Transcribe every entry word for word, leaving out all images.

Begin

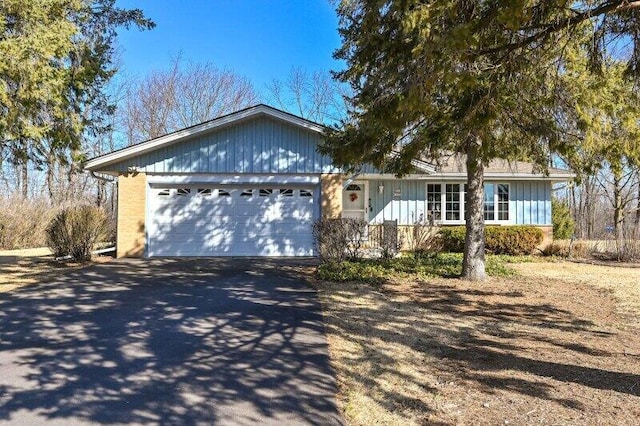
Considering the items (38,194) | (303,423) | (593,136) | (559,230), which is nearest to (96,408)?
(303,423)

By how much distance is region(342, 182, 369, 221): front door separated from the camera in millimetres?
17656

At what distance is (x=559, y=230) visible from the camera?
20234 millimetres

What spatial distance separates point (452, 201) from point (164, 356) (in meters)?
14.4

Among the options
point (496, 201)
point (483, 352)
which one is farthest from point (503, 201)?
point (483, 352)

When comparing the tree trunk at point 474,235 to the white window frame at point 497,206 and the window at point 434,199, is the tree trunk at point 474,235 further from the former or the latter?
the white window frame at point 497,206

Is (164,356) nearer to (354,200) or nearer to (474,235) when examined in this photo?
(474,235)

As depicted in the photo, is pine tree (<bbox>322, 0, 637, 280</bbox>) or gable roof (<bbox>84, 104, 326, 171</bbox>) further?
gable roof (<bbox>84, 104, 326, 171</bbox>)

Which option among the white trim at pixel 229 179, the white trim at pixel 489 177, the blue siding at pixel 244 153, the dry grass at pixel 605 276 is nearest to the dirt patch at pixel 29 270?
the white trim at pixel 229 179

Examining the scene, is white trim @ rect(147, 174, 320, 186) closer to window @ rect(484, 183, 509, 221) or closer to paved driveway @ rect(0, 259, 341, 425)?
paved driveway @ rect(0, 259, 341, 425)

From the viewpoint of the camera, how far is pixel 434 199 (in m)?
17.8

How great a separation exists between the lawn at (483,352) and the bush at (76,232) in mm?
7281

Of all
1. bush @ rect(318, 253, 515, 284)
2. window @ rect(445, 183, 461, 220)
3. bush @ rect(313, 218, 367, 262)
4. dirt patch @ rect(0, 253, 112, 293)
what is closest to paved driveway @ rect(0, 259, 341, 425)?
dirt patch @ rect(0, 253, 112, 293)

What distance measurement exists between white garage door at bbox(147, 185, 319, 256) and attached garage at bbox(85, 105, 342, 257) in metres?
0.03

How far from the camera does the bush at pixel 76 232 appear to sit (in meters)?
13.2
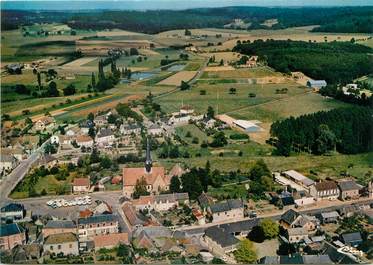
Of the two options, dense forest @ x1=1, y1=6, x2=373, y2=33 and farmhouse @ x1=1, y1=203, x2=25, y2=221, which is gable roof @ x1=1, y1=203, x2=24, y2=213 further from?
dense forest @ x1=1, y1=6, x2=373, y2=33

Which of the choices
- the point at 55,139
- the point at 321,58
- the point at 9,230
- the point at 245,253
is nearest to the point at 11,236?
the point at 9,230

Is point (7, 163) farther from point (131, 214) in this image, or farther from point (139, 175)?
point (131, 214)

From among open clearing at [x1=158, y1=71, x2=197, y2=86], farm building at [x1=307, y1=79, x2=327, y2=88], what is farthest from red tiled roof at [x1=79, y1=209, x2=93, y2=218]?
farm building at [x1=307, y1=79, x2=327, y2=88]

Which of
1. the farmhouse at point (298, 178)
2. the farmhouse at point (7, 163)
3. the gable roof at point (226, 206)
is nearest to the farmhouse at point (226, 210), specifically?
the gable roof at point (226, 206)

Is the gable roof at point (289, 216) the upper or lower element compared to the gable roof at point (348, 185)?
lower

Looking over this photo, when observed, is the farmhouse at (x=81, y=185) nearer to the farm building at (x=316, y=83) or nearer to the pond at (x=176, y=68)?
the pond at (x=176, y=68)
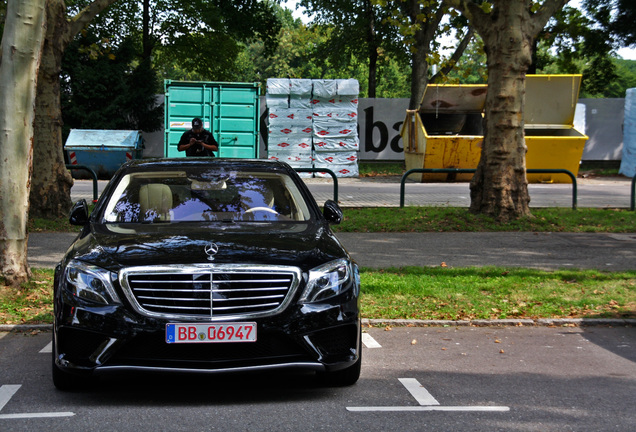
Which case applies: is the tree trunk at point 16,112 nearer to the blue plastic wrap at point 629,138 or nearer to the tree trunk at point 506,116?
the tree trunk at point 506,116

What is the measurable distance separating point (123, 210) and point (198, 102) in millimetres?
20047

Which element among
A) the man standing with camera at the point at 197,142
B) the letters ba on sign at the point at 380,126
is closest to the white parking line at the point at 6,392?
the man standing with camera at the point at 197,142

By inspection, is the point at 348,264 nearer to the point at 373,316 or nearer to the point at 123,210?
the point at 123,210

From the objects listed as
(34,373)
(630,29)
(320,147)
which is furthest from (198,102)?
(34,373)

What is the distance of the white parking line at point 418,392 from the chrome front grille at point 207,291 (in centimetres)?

End

## Task solution
Considering the items (38,194) | (303,423) | (593,136) | (559,230), which is nearest to (96,408)?
(303,423)

By how much distance is region(342, 182, 369, 221): front door separated from the camera in millimetres?
17656

At what distance is (x=559, y=230) visible from the camera?
20234 millimetres

What spatial distance separates point (452, 201) from point (164, 356) (in meters)?
14.4

Among the options
point (496, 201)
point (483, 352)
which one is farthest from point (503, 201)?
point (483, 352)

When comparing the tree trunk at point 474,235 to the white window frame at point 497,206 and the window at point 434,199, is the tree trunk at point 474,235 further from the former or the latter?
the white window frame at point 497,206

Is (164,356) nearer to (354,200) or nearer to (474,235) when examined in this photo?
(474,235)

As depicted in the photo, is pine tree (<bbox>322, 0, 637, 280</bbox>) or gable roof (<bbox>84, 104, 326, 171</bbox>) further?
gable roof (<bbox>84, 104, 326, 171</bbox>)

Which option among the white trim at pixel 229 179, the white trim at pixel 489 177, the blue siding at pixel 244 153, the dry grass at pixel 605 276 is nearest to the dirt patch at pixel 29 270?
the white trim at pixel 229 179

Examining the scene, is white trim @ rect(147, 174, 320, 186) closer to window @ rect(484, 183, 509, 221) or closer to paved driveway @ rect(0, 259, 341, 425)?
paved driveway @ rect(0, 259, 341, 425)

From the viewpoint of the camera, how far is pixel 434 199 (in m)?
17.8

How great a separation exists between the lawn at (483,352) and the bush at (76,232) in mm?
7281

Of all
1. bush @ rect(318, 253, 515, 284)
2. window @ rect(445, 183, 461, 220)
3. bush @ rect(313, 218, 367, 262)
4. dirt patch @ rect(0, 253, 112, 293)
what is closest to paved driveway @ rect(0, 259, 341, 425)?
dirt patch @ rect(0, 253, 112, 293)

What distance measurement exists between white garage door at bbox(147, 185, 319, 256) and attached garage at bbox(85, 105, 342, 257) in metres?
0.03

How far from the camera does the bush at pixel 76 232 appear to sit (in meters)?
13.2
Of the two options, dense forest @ x1=1, y1=6, x2=373, y2=33 and farmhouse @ x1=1, y1=203, x2=25, y2=221, which is gable roof @ x1=1, y1=203, x2=24, y2=213 further from?
dense forest @ x1=1, y1=6, x2=373, y2=33

Which of the choices
- the point at 55,139
- the point at 321,58
- the point at 9,230
- the point at 245,253
is nearest to the point at 11,236?
the point at 9,230

Is point (7, 163) farther from point (131, 214) in this image, or farther from point (139, 175)?
point (131, 214)

From among open clearing at [x1=158, y1=71, x2=197, y2=86], farm building at [x1=307, y1=79, x2=327, y2=88], what is farthest from red tiled roof at [x1=79, y1=209, x2=93, y2=218]?
farm building at [x1=307, y1=79, x2=327, y2=88]

Which of
1. the farmhouse at point (298, 178)
2. the farmhouse at point (7, 163)
3. the gable roof at point (226, 206)
is nearest to the farmhouse at point (226, 210), specifically?
the gable roof at point (226, 206)

Is the gable roof at point (289, 216) the upper or lower element compared to the gable roof at point (348, 185)?
lower

Looking over this photo, when observed, is the farmhouse at (x=81, y=185) nearer to the farm building at (x=316, y=83) or nearer to the pond at (x=176, y=68)?
the pond at (x=176, y=68)
Which case applies: is the tree trunk at point 16,112 nearer to the blue plastic wrap at point 629,138 or nearer to the tree trunk at point 506,116?
the tree trunk at point 506,116

What is the measurable distance separating point (123, 210) and point (198, 102) in millimetres?
20047

Which element among
A) the man standing with camera at the point at 197,142
B) the letters ba on sign at the point at 380,126
is closest to the white parking line at the point at 6,392?
the man standing with camera at the point at 197,142

By inspection, is the point at 348,264 nearer to the point at 373,316 or nearer to the point at 123,210?
the point at 123,210

From the objects listed as
(34,373)
(630,29)
(320,147)
which is furthest from (198,102)?
(34,373)

What is the distance of the white parking line at point 418,392 from the chrome front grille at point 207,291 (in centimetres)?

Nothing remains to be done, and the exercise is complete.